Urchfont Manor is a manor house near the village of Urchfont in Wiltshire, England, about 3+1/2 mi southeast of the market town of Devizes.

Originally a private residence, Urchfont Manor was used to house evacuated children during the Second World War. From 1947 the building was used as a residential college for adult education and a conference centre, and since 2013 has again been a private country house.

==History==
A 15th-century house was rebuilt between 1678 and 1700 by Sir William Pynsent, 1st Baronet, Member of Parliament for Devizes. His son Sir William Pynsent, 2nd Baronet died without an heir in 1765 and left his estates in Somerset and Wiltshire to William Pitt the Elder, in gratitude for Pitt's opposition to a new tax of ten shillings on each hogshead of cider. Pitt kept the Somerset estates at Burton Pynsent but sold his new property at Urchfont to the third Duke of Queensberry, and the house was then occupied by tenants until it was bought by Simon Watson Taylor in 1843. Around this time, the name of the property changed from Urchfont House to Urchfont Manor.
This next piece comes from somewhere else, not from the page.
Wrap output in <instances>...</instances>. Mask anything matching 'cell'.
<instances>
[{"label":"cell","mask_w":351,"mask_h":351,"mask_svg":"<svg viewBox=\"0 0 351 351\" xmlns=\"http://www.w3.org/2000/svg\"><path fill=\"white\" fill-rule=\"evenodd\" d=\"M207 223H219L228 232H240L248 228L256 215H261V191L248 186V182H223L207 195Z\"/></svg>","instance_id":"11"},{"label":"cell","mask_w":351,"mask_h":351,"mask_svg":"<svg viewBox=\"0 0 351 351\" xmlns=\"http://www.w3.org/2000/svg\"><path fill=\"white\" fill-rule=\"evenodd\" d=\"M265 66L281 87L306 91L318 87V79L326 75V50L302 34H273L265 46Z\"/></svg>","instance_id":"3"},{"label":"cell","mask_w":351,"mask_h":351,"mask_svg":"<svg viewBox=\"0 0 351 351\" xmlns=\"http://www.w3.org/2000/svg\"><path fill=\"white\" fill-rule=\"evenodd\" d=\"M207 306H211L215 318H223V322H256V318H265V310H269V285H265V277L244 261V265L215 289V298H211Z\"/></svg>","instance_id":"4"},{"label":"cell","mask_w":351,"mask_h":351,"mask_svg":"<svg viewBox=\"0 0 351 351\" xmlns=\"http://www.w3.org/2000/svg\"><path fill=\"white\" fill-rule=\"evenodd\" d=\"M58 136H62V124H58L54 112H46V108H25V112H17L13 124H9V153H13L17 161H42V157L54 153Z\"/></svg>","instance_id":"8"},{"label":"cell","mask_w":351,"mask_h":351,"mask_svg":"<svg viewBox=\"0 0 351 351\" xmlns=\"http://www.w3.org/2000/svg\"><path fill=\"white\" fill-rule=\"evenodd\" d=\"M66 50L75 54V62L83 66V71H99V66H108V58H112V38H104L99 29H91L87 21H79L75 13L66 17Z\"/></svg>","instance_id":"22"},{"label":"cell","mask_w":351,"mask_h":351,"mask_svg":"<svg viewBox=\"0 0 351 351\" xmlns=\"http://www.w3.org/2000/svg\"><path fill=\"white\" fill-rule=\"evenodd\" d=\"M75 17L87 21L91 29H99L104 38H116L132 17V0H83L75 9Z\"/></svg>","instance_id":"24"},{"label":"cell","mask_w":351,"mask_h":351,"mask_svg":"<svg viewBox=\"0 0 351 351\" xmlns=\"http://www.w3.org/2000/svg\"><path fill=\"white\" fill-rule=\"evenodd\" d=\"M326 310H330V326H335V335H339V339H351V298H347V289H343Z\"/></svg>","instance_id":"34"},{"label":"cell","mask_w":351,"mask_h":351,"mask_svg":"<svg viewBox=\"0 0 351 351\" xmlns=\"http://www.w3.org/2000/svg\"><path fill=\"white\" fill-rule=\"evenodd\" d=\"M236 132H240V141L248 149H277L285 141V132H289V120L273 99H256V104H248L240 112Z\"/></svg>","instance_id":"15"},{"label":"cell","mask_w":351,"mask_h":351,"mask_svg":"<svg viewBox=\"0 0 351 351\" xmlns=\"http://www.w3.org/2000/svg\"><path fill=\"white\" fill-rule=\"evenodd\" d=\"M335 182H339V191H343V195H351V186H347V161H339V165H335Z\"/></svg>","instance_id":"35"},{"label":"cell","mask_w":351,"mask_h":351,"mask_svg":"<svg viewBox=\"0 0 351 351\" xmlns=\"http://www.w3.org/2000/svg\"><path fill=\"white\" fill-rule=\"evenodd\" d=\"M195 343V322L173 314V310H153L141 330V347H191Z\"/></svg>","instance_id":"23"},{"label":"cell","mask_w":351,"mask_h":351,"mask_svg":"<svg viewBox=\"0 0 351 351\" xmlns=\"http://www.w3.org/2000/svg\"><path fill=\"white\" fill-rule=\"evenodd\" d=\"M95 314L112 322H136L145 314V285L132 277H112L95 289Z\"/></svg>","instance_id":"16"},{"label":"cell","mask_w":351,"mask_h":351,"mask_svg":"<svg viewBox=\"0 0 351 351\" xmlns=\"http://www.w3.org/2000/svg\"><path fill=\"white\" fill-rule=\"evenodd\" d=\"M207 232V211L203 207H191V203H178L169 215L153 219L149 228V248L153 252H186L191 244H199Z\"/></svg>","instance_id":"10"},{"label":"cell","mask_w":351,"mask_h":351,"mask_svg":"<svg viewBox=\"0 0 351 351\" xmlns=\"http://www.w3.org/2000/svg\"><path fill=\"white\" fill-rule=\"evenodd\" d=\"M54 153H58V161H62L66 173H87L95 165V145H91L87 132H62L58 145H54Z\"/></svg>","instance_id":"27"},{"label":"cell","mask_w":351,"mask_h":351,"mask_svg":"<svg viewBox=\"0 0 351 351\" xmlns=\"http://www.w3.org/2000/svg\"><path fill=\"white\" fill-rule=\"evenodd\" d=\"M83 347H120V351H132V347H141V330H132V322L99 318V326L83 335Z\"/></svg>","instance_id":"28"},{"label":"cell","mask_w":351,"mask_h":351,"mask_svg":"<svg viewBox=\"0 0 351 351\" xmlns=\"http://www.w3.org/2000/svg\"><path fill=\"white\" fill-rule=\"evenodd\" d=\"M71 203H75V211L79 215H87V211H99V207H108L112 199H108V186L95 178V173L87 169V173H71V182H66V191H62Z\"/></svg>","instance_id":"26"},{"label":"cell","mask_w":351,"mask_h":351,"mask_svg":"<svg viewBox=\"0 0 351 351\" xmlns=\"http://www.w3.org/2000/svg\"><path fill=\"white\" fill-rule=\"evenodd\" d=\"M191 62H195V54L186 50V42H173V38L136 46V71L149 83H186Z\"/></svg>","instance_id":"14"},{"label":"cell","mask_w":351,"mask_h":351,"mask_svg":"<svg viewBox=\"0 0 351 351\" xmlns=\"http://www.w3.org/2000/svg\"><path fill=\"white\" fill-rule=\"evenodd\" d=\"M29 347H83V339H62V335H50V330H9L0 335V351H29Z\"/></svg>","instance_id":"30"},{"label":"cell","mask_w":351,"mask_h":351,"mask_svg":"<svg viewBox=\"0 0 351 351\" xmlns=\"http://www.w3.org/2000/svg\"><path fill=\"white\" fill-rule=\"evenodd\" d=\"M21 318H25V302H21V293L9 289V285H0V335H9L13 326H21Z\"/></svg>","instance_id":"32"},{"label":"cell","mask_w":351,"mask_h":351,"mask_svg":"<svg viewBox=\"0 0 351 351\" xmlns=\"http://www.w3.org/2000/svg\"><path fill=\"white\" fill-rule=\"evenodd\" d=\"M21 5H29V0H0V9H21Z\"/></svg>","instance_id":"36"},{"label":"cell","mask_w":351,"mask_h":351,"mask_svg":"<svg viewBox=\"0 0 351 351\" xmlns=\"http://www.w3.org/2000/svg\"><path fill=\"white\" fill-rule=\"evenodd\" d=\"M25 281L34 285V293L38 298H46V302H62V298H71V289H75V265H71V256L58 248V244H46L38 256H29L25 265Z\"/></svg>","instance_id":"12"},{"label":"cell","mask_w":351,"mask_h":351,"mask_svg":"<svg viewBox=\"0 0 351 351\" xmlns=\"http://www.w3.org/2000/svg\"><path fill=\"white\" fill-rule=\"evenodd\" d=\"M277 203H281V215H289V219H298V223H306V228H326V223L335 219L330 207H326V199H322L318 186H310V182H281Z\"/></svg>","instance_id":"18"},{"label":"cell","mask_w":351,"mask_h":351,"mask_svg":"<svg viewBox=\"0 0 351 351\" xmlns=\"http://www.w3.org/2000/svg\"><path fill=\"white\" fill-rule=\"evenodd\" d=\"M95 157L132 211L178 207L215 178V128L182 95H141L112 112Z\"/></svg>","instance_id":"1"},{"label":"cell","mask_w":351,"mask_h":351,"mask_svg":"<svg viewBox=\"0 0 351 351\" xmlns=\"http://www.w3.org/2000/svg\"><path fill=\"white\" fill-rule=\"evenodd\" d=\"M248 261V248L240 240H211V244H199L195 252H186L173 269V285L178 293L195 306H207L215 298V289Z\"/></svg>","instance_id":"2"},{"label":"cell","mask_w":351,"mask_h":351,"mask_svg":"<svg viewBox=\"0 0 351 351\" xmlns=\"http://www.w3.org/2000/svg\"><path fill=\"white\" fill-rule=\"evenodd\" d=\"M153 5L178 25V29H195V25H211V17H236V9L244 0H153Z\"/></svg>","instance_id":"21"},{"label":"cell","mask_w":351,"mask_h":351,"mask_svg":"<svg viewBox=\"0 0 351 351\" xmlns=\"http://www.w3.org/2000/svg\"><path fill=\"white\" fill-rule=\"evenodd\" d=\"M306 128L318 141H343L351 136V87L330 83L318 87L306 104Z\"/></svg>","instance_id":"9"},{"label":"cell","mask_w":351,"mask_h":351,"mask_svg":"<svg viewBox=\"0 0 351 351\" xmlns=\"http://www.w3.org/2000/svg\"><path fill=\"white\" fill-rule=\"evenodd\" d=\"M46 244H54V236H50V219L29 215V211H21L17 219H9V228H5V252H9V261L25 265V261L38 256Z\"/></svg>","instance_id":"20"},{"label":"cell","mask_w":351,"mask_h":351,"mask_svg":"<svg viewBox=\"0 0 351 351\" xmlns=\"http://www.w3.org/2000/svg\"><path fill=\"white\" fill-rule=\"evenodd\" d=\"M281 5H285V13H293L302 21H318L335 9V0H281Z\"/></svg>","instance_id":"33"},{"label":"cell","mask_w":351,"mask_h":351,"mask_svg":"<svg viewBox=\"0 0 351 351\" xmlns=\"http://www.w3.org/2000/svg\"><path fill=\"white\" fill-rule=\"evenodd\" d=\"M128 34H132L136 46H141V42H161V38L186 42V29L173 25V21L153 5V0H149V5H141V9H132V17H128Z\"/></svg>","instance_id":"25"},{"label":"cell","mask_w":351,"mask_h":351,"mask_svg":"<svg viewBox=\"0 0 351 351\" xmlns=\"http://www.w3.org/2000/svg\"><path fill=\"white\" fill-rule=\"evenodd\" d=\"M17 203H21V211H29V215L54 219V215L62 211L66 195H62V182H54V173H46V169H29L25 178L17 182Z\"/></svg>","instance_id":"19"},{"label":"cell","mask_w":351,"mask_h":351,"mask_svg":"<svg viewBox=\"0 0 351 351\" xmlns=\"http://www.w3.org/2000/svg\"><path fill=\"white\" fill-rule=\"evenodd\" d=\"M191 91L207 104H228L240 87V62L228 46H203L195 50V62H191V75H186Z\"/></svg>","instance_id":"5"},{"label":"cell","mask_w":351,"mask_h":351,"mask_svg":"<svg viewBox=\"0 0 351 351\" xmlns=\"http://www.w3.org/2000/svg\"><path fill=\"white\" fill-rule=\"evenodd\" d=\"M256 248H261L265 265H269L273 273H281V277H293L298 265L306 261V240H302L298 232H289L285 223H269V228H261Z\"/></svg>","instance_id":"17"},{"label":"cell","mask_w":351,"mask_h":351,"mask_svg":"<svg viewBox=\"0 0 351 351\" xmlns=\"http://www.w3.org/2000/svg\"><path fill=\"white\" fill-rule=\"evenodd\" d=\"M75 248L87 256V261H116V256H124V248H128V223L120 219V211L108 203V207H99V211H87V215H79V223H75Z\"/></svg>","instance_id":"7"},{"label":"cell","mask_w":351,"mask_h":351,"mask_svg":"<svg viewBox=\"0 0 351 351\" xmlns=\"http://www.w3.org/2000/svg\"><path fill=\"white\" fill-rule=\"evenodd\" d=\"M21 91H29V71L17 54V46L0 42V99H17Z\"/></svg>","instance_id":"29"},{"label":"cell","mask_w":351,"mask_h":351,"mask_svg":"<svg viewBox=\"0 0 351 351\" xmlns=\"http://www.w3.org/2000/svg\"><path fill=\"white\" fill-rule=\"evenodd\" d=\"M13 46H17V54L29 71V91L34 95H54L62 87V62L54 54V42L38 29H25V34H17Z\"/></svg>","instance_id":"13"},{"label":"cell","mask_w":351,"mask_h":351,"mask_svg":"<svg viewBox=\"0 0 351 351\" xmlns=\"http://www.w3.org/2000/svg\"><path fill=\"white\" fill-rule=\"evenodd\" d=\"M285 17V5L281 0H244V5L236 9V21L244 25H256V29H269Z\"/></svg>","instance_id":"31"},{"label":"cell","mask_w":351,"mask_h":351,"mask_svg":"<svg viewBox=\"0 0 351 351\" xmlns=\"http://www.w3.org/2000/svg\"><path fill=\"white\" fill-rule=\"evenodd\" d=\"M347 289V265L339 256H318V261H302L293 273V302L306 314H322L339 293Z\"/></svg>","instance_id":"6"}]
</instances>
Watson Taylor, who had other estates elsewhere in Wiltshire, was also briefly a member of parliament for Devizes in the 1850s; he lived at the house from about 1850 to 1862 and carried out internal rearrangements, including moving the entrance of the house. In 1928, his heirs sold the house and what remained of its farmland to Hamilton Rivers Pollock (1884–1941), a barrister who lived there until his death. For the rest of the Second World War, Urchfont Manor was a home for children evacuated from London.

=== College ===

In 1945, the house and about 100 acres of land were bought by Wiltshire County Council to establish an adult education centre, which opened in 1947. The courses offered were mainly in visual and performing arts and media, either as day courses, short residential stays or summer schools. Some programmes were City & Guilds accredited, and some Open University short courses were offered. In its final years, more than one thousand students were enrolled at any time. Some courses were provided directly by the Local Education Authority and some by partners such as the Workers Educational Association or by other agencies, some within the voluntary sector.

The college was managed by a Management Board of governors, most appointed by Wiltshire County Council (later Wiltshire Council) as Local Education Authority, plus the Director of the college, one elected representative of the teaching staff, and a student member. The college closed in September 2012 and in 2013 it was sold to be used as a private house, at a price of £2.7 million.

==Architecture==
The two-storey house is built in brick with stone dressings, in the Restoration style. Professor Mick Aston described it as a notable example of Flemish bond in the Channel 4 programme Time Team. The east front has seven bays, the middle three brought forward under a pediment with attic windows; the central doorway with a curved pediment is of c.1680 and is called "splendidly ornate" by Orbach. There is a large 16th-century fireplace from the earlier house, and a fine 17th-century open-well staircase.

== Designations ==
The house was designated as Grade II* listed in 1962, and the long brick garden walls to the east were listed at Grade II in 1988.